Apparently, the Yes on 8 people have plenty of money because there are many signs and bumper stickers displaying their bigotry. It was sickening watching all the mini-vans and SUVs drop off their bigoted little bastards at my daughter’s elementary school, particularly seeing women driving, as if they are saying, “I am very happy to support the continuation of an institution that relegates me into the submissive role and uphold the man as deserving the dominate position.” I think I may go around with a Sharpie and write a No over the Yes. I did see one nice homemade sign that read, Don’t Hate, No on 8. I shall charge my camera batteries, go back, and get a picture.

No signs (that I saw) for Yes or No on 4. That Prop must be underfunded or no one wants to touch it, or is it just not as important as the others are, since it concerns females only. But who keeps bringing it to a vote? I am sure we all can guess.

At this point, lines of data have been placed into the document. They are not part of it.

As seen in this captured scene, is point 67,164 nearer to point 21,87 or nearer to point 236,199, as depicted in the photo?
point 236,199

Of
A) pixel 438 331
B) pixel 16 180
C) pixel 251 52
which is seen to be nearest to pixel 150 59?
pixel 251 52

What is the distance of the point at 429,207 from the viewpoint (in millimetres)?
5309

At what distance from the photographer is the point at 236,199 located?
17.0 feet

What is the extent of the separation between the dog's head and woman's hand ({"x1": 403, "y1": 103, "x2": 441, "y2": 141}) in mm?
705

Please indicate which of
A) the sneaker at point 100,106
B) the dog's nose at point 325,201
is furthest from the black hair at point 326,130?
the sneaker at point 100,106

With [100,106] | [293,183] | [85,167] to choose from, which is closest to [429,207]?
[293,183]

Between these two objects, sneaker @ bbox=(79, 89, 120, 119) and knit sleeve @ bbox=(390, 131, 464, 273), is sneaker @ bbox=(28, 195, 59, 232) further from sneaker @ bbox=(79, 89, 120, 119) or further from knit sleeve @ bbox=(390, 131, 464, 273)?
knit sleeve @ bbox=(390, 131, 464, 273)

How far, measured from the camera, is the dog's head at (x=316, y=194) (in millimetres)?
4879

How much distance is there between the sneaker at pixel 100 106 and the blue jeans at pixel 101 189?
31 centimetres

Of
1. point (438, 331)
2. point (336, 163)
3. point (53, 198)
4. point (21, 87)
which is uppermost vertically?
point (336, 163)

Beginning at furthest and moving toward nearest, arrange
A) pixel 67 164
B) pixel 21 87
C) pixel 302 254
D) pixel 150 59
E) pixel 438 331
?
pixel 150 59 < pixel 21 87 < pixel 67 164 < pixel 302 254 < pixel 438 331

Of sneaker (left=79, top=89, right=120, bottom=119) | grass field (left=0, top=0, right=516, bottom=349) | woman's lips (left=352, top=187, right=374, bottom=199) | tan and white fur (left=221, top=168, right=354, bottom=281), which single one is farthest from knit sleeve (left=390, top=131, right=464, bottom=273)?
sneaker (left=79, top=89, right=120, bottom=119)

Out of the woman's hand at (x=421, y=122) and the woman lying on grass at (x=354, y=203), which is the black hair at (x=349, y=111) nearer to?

As I was driving, I saw a little boy, about three years old wearing a red tee shirt and blue jeans, the type with the elastic waist that many toddlers wear. He and his mother were standing on a sidewalk in front of a day care center. She was pulling him toward the front door and he was crying, anchoring his weight, and pointing back to their car. It did not look as if she was at the point that she was late or about to lose her patience but it did bother me. My first thought was a question, what were those people doing to him at that day care center that makes him not want to go in, and then I thought what if he is already, at such a young age, feeling entitled, that he should have his mother to stay home all day to play, hug and kiss him, just him, unlike those nasty day care workers who ignore him. But wouldn’t a little girl child feel the same way? Wouldn’t we all? Would the mother vote today? Would she have time? Are those day care workers abusing that little boy? Why is he fighting so hard not to go in? The center is next door to a police station. Do those coppers menacingly bother the day care workers, thus distracting them from their charges. I remember when I was a young adult, me and my friends could always rely on getting a job at a day care center if we could not find another job somewhere else? Do the workers flirt with the cops? Are the children ignored when the workers flirt with the cops? What difference does my vote make anyway. It is always about the money and power.

One Comment
  1. Anna permalink
    November 8, 2008 4:44 am

    I do understand your frustration, but for what it's worth, Kitty. My young son & I stood in line for 2 hours to vote blue in a state guaranteed to go red – so much so that neither presidential party spent any time in the state. As did many other blue voters. I knew my votes wouldn't change the color of my state, but I was determined to be "heard." Turns out – even though red won the day – it did not win the day by as much as it is used to winning by. Our blue votes perhaps made their point?

    And I hope my son never forgets how important his mother thought voting was by dragging him (there was no school) to the polls to stand in line at 7am.